◆ 課題文:
女性の活用と上司の承認を扱った抜粋のうち、「一般財団法人 承認マネジメント協会 理事長」から「の見えにくい課題といえます。」までを一字も変えずに打ち直してください。

◆ 抜粋:
• • • • •

一般財団法人 承認マネジメント協会 理事長
正田佐与


第3章 女性の活用と登用は「上司の眼差し」次第


 先にカナダで行われたサッカー女子W杯では、「なでしこジャパン」は準優勝でしたが、引き続き「日本女性の能力は世界トップレベル」であることを例証してくれました。しかしビジネスの世界では、わが国の女性の活用と登用は依然、先進諸国の中で大きく後れをとっています。
 こうしたなか、求められているのが環境要因としての「上司の承認」の効用です。


「承認」が女性活用にどう関わるのですか?

 女性の活躍は、出産や育児などのライフイベントに左右されやすく、そのため制度や施設などの整備が不可欠です。しかし、それらはハード面の課題なので分かりやすいのですが、上司の「承認」の有無は、ソフト面の見えにくい課題といえます。

• • • • •

◆ 提供情報:
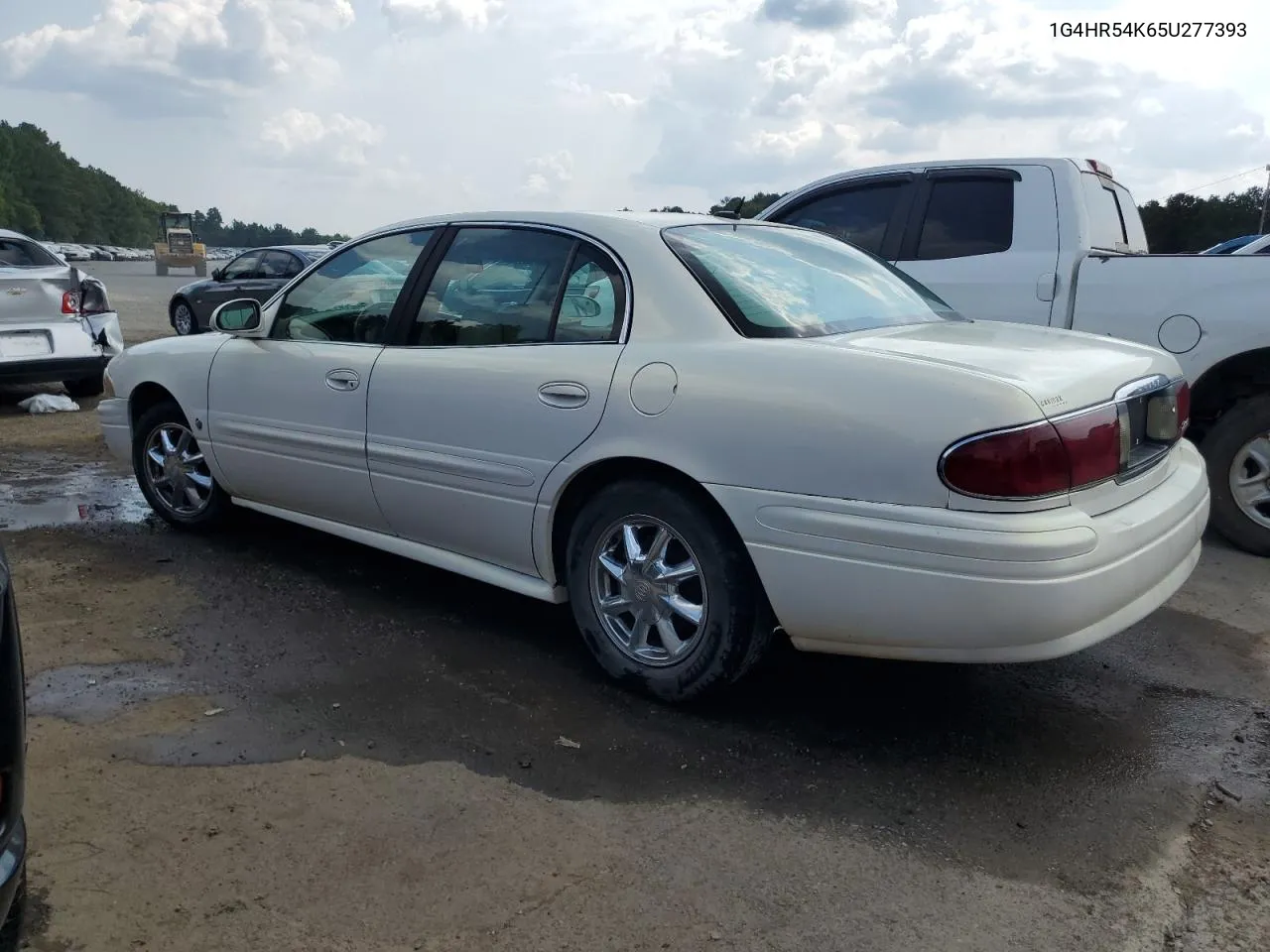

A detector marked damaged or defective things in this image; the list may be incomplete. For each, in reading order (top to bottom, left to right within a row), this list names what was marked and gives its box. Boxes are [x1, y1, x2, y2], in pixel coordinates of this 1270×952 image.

damaged white car [0, 228, 121, 398]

• • • • •

◆ 解答:
一般財団法人 承認マネジメント協会 理事長
正田佐与


第3章 女性の活用と登用は「上司の眼差し」次第


 先にカナダで行われたサッカー女子W杯では、「なでしこジャパン」は準優勝でしたが、引き続き「日本女性の能力は世界トップレベル」であることを例証してくれました。しかしビジネスの世界では、わが国の女性の活用と登用は依然、先進諸国の中で大きく後れをとっています。
 こうしたなか、求められているのが環境要因としての「上司の承認」の効用です。


「承認」が女性活用にどう関わるのですか?

 女性の活躍は、出産や育児などのライフイベントに左右されやすく、そのため制度や施設などの整備が不可欠です。しかし、それらはハード面の課題なので分かりやすいのですが、上司の「承認」の有無は、ソフト面の見えにくい課題といえます。